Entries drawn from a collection
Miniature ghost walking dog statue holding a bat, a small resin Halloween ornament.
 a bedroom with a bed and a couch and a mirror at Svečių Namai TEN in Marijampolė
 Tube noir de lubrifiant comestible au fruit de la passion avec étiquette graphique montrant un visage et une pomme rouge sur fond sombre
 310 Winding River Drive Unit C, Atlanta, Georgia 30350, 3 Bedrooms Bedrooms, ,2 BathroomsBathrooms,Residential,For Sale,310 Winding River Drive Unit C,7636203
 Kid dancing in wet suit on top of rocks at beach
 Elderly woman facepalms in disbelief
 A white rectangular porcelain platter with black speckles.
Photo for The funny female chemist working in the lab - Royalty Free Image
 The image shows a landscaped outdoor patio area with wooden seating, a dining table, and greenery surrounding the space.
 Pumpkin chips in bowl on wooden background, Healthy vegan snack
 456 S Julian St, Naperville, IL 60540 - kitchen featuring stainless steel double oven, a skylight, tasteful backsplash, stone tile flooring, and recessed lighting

» Work to be completed:
Arrange every line of the material above as a JSON list of strings, one string per line, and leave out any blank lines.

» Written answer:
[
  "Miniature ghost walking dog statue holding a bat, a small resin Halloween ornament.",
  " a bedroom with a bed and a couch and a mirror at Svečių Namai TEN in Marijampolė",
  " Tube noir de lubrifiant comestible au fruit de la passion avec étiquette graphique montrant un visage et une pomme rouge sur fond sombre",
  " 310 Winding River Drive Unit C, Atlanta, Georgia 30350, 3 Bedrooms Bedrooms, ,2 BathroomsBathrooms,Residential,For Sale,310 Winding River Drive Unit C,7636203",
  " Kid dancing in wet suit on top of rocks at beach",
  " Elderly woman facepalms in disbelief",
  " A white rectangular porcelain platter with black speckles.",
  "Photo for The funny female chemist working in the lab - Royalty Free Image",
  " The image shows a landscaped outdoor patio area with wooden seating, a dining table, and greenery surrounding the space.",
  " Pumpkin chips in bowl on wooden background, Healthy vegan snack",
  " 456 S Julian St, Naperville, IL 60540 - kitchen featuring stainless steel double oven, a skylight, tasteful backsplash, stone tile flooring, and recessed lighting"
]